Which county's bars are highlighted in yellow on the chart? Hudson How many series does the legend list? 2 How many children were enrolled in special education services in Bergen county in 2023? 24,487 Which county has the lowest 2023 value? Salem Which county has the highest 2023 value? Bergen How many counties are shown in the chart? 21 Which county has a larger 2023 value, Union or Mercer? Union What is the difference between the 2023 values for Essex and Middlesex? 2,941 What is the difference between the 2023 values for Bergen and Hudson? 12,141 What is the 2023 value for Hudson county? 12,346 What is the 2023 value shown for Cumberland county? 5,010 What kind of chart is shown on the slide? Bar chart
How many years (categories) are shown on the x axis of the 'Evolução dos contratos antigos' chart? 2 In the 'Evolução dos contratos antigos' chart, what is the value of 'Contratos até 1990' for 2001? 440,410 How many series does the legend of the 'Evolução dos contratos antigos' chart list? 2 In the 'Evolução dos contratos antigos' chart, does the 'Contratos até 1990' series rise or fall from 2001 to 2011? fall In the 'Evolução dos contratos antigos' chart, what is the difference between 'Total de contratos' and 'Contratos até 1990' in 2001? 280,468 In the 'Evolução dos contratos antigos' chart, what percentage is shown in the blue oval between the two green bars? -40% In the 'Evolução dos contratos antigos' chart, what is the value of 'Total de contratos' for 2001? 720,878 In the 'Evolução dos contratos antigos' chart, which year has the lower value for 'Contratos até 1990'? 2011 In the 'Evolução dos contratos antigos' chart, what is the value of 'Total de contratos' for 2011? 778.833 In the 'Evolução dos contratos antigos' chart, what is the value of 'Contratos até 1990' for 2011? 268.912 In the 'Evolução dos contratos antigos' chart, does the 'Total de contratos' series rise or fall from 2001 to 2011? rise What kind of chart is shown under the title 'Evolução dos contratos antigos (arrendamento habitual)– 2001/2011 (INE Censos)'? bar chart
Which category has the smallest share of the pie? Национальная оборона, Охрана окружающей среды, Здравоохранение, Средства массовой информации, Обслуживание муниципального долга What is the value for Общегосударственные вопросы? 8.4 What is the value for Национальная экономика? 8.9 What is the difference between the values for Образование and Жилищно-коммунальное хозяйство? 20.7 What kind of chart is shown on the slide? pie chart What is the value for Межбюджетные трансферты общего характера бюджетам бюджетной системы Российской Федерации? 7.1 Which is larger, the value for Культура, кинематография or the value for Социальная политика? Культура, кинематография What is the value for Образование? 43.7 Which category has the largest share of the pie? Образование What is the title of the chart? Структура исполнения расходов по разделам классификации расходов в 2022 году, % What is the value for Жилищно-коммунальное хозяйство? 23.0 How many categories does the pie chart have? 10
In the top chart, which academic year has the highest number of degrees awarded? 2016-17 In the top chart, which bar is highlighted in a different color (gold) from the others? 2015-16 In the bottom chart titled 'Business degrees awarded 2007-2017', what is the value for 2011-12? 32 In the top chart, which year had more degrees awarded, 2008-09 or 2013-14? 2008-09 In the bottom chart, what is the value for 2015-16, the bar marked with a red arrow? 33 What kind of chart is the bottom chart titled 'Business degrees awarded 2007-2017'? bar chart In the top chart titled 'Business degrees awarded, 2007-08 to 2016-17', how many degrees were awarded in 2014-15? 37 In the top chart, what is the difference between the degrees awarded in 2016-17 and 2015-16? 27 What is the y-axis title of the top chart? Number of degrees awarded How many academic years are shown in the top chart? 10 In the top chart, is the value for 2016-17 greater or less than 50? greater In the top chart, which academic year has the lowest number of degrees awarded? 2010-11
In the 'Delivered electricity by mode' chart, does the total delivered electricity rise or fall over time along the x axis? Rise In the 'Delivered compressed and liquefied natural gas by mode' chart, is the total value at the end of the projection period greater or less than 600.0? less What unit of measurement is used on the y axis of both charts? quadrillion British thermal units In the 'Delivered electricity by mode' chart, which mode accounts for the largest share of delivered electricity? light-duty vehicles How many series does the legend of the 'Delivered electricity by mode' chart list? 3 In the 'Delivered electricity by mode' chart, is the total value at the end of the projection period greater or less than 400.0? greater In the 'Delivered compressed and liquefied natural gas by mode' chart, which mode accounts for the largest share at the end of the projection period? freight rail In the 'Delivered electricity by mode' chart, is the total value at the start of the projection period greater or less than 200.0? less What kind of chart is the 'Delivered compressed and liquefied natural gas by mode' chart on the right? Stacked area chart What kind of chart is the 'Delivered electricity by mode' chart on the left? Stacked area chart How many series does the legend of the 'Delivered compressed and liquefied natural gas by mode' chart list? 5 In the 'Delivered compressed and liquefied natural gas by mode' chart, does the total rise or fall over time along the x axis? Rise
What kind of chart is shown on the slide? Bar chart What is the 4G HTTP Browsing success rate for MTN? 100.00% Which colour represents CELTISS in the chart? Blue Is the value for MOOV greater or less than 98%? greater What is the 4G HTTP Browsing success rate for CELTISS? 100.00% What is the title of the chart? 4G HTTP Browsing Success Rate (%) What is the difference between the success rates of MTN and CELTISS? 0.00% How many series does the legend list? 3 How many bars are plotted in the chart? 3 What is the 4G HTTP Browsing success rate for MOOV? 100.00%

──────────────────────────────

**Required work**
Tally the lines of the items above that contain the string "others" in matching case, and reply with only the number.

**Response**
1